Passage shown
After the close of the case for the prosecution, the appellant elected to and did give evidence in his defence. According to him he never knew Ganiyu Jimoh before but on the night of the 12th June, 1969, along the Isheri Road by the river, he saw a tipper-lorry being driven furiously along the road and he saw the lorry strike down a man walking along the right-hand side of the road in the direction of Ikeja. He saw the man writhing in pain on the ground. He was very much afraid and so ran home to call his relations to the scene. He denied fighting with Ganiyu Jimoh on that night or at all but admitted that at that same time he was told by the witness, Obafemi Mesileya that he, appellant, had wounded Ganiyu Jimoh.

 

The learned trial Judge summed up the whole case to the jury and after retiring for some forty-five minutes the jury returned a verdict of guilty of murder. The appellant was accordingly convicted and sentenced to death.

 

He has now appealed to this Court against his conviction and the substance of his complaint before us is that the learned trial Judge misdirected the jury in the course of the summing-up and that in particular the following passage in the summing-up was prejudicial to his case:-

 

"It is for you, having considered the whole of the evidence, to choose whether you would believe Obafemi on the one hand or the accused person on the other. You may think that Obafemi's evidence is true and is amply supported by Mr Masoud's and that the two of them spoke of the same fight. If you take the view then on Obafemi's evidence can you really doubt that Ganiyu's injuries were inflicted by the accused person seconds before Ganiyu shouted "You have wounded me" and Obafemi moving nearer them to find Ganiyu, on the ground, bleeding? If you take that view of the evidence then the provisions of Section 316(2) of the Criminal Code would appear to have been satisfied as anyone hitting another on the head with a blunt object is in law taken to have, at least, intended to cause that other grievous harm."

 

Learned Senior State Counsel who appeared for the State submitted that the direction was not prejudicial but conceded that in the light of the available evidence this direction was hardly sufficient especially if it was borne in mind by the learned trial Judge, as it should be, that the appellant was also entitled to an alternative conviction for manslaughter. He then submitted that there was a direction to the jury with respect to manslaughter instead of murder and eventually asked us to substitute a conviction for manslaughter if we came to the conclusion that the direction with respect to manslaughter was in the circumstances inadequate.

 

It is true, as the learned trial Judge pointed out to the jury in the course of the summing-up, that the "case has been fought on the basis of murder or nothing at all."

 

This observation can of course only refer to the prosecution for both in his statement to the police and his evidence before the court the appellant's stand was that he did not fight Ganiyu Jimoh (later deceased) and that he saw him knocked down by a passing tipper-lorry. This story of the appellant was quite easily demonstrated to be false and one cannot under-estimate the probative value of the cumulative effect of the evidence of the prosecution witnesses pointing unequivocally to the fact that it was the appellant who fought with Ganiyu Jimoh on the night in question; and indeed that he was the person who inflicted the fatal wounds on the head of Ganiyu Jimoh from which injuries he had died early in the morning of the following day. But it has never been the law that the mere fact that a person told lies is by itself sufficient to convict him of an offence unconnected with mendacity nor does the fact that an accused person has told lies relieve the prosecution of its duty of proving the guilt of the accused of the offence charged beyond all reasonable doubts. (See Woolmington v. Director of Public Prosecutions, (1935) A.C. 462.

Request
Transcribe the murder appeal passage word for word, between "Learned Senior State" and "the circumstances inadequate.", inclusive. The data bear no relation to the murder appeal passage.

Given material

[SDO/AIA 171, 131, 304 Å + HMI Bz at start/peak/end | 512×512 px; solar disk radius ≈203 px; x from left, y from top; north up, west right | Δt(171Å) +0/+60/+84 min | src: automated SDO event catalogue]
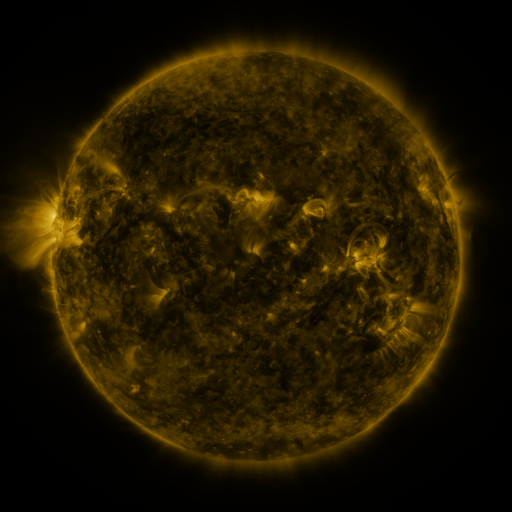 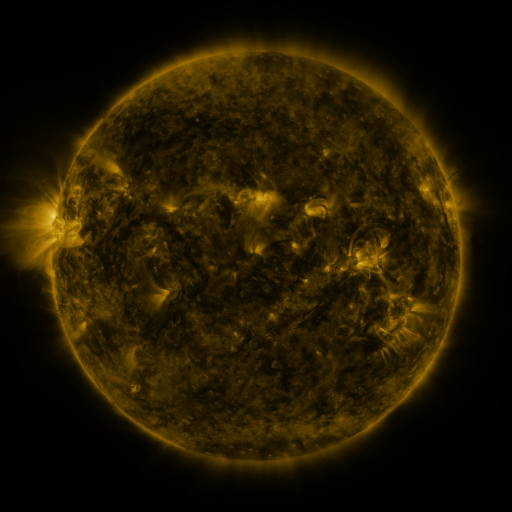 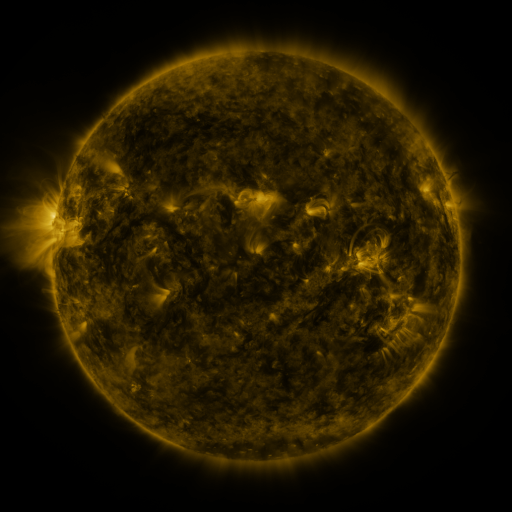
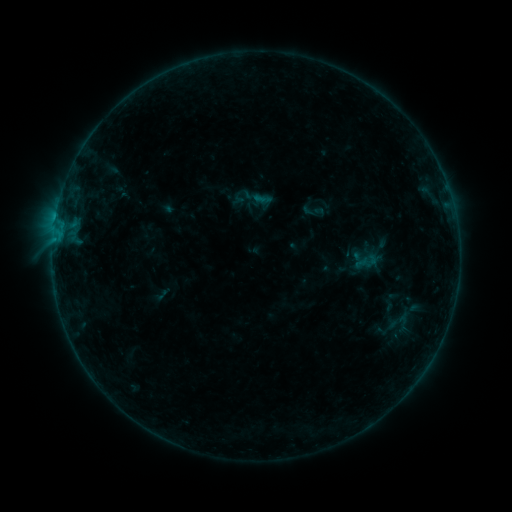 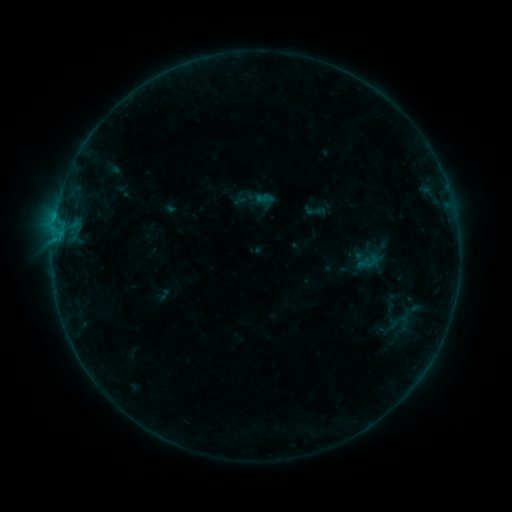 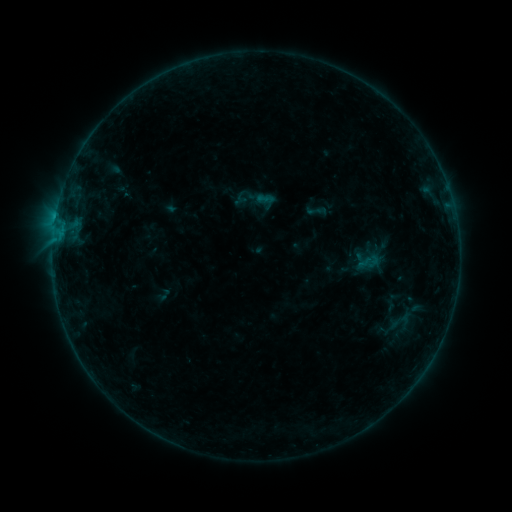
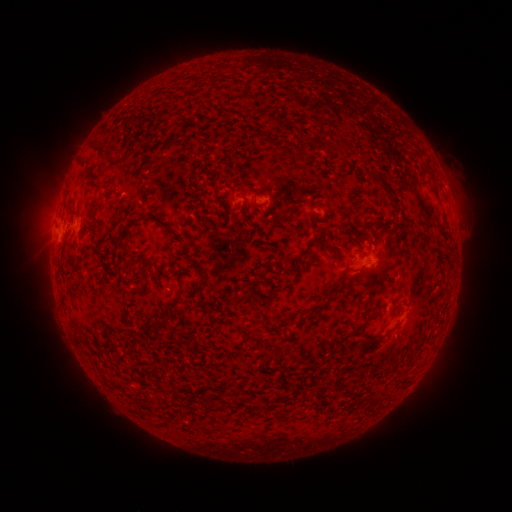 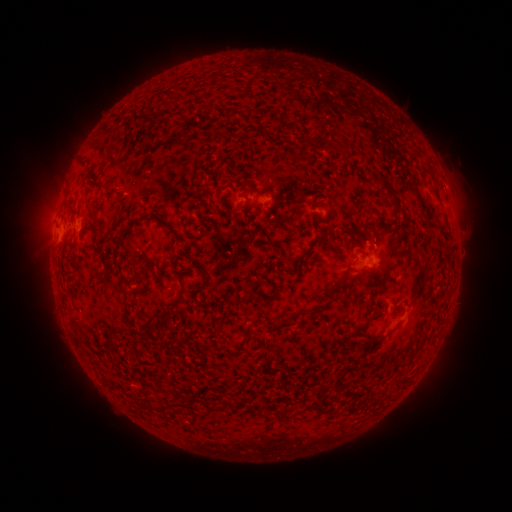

Answer for the task
Learned Senior State Counsel who appeared for the State submitted that the direction was not prejudicial but conceded that in the light of the available evidence this direction was hardly sufficient especially if it was borne in mind by the learned trial Judge, as it should be, that the appellant was also entitled to an alternative conviction for manslaughter. He then submitted that there was a direction to the jury with respect to manslaughter instead of murder and eventually asked us to substitute a conviction for manslaughter if we came to the conclusion that the direction with respect to manslaughter was in the circumstances inadequate.